EXERCISE PROMPT: Replace every "wooden desk" in the material below with "oak desk", leaving everything else unchanged.
***** EXTRACTED DATA *****
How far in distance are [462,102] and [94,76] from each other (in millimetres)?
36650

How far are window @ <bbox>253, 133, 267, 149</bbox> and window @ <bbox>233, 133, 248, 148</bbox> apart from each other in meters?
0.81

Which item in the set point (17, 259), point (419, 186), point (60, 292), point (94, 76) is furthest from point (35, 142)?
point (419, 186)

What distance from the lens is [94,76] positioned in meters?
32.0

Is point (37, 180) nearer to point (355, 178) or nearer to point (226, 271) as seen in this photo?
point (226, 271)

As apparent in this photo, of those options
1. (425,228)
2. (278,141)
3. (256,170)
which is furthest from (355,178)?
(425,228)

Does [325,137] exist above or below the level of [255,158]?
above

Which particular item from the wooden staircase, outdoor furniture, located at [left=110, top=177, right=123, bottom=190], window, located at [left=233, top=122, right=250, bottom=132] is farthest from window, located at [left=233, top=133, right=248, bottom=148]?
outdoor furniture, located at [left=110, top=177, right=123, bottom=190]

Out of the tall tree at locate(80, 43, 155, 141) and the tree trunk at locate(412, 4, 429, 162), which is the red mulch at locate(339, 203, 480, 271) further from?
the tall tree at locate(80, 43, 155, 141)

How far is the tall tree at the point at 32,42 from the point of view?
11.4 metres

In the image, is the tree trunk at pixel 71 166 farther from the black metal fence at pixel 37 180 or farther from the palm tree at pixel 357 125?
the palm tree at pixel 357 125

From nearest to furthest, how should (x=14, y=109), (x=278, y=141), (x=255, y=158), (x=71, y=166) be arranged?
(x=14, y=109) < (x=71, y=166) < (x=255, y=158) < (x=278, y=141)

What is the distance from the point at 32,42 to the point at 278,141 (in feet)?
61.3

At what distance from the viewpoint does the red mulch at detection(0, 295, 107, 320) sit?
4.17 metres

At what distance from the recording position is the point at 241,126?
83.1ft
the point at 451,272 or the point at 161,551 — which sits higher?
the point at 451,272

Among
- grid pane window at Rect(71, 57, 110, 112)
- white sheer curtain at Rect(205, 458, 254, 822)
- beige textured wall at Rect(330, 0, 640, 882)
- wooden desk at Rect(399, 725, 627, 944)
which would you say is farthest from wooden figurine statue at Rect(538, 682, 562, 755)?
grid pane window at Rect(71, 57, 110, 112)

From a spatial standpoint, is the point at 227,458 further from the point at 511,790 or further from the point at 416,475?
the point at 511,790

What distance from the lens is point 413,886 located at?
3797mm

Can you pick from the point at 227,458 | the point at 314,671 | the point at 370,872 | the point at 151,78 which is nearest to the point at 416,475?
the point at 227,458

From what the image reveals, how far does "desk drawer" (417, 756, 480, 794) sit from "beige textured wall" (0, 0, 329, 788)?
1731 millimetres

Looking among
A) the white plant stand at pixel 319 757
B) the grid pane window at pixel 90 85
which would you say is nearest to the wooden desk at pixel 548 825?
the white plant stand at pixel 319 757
*****
CORRECT OUTPUT:
How far in distance are [462,102] and [94,76] from each other (in millimetres)?
36650

How far are window @ <bbox>253, 133, 267, 149</bbox> and window @ <bbox>233, 133, 248, 148</bbox> apart from each other in meters?
0.81

Which item in the set point (17, 259), point (419, 186), point (60, 292), point (94, 76) is furthest from point (35, 142)?
point (419, 186)

What distance from the lens is [94,76] positioned in meters?
32.0

Is point (37, 180) nearer to point (355, 178) or nearer to point (226, 271) as seen in this photo?
point (226, 271)

As apparent in this photo, of those options
1. (425,228)
2. (278,141)
3. (256,170)
which is furthest from (355,178)?
(425,228)

Does [325,137] exist above or below the level of [255,158]?
above

Which particular item from the wooden staircase, outdoor furniture, located at [left=110, top=177, right=123, bottom=190], window, located at [left=233, top=122, right=250, bottom=132] is farthest from window, located at [left=233, top=133, right=248, bottom=148]?
outdoor furniture, located at [left=110, top=177, right=123, bottom=190]

Out of the tall tree at locate(80, 43, 155, 141) and the tree trunk at locate(412, 4, 429, 162), which is the red mulch at locate(339, 203, 480, 271) further from?
the tall tree at locate(80, 43, 155, 141)

How far is the tall tree at the point at 32,42 from the point of view?
11.4 metres

In the image, is the tree trunk at pixel 71 166 farther from the black metal fence at pixel 37 180 or farther from the palm tree at pixel 357 125?
the palm tree at pixel 357 125

From nearest to furthest, how should (x=14, y=109), (x=278, y=141), (x=255, y=158), (x=71, y=166) be arranged?
(x=14, y=109) < (x=71, y=166) < (x=255, y=158) < (x=278, y=141)

What is the distance from the point at 32,42 to the point at 278,141 (in feet)?
61.3

At what distance from the viewpoint does the red mulch at detection(0, 295, 107, 320) sit?
4.17 metres

At what distance from the recording position is the point at 241,126?
83.1ft
the point at 451,272 or the point at 161,551 — which sits higher?
the point at 451,272

Among
- grid pane window at Rect(71, 57, 110, 112)
- white sheer curtain at Rect(205, 458, 254, 822)
- beige textured wall at Rect(330, 0, 640, 882)
- oak desk at Rect(399, 725, 627, 944)
which would you say is farthest from wooden figurine statue at Rect(538, 682, 562, 755)?
grid pane window at Rect(71, 57, 110, 112)

From a spatial standpoint, is the point at 227,458 further from the point at 511,790 or further from the point at 416,475?
the point at 511,790

What distance from the lens is point 413,886 located at?
3797mm

Can you pick from the point at 227,458 | the point at 314,671 | the point at 370,872 | the point at 151,78 which is nearest to the point at 416,475?
the point at 227,458

From what the image reveals, how far does "desk drawer" (417, 756, 480, 794) sit from "beige textured wall" (0, 0, 329, 788)?
1731 millimetres

Looking among
A) the white plant stand at pixel 319 757
B) the grid pane window at pixel 90 85
which would you say is nearest to the oak desk at pixel 548 825?
the white plant stand at pixel 319 757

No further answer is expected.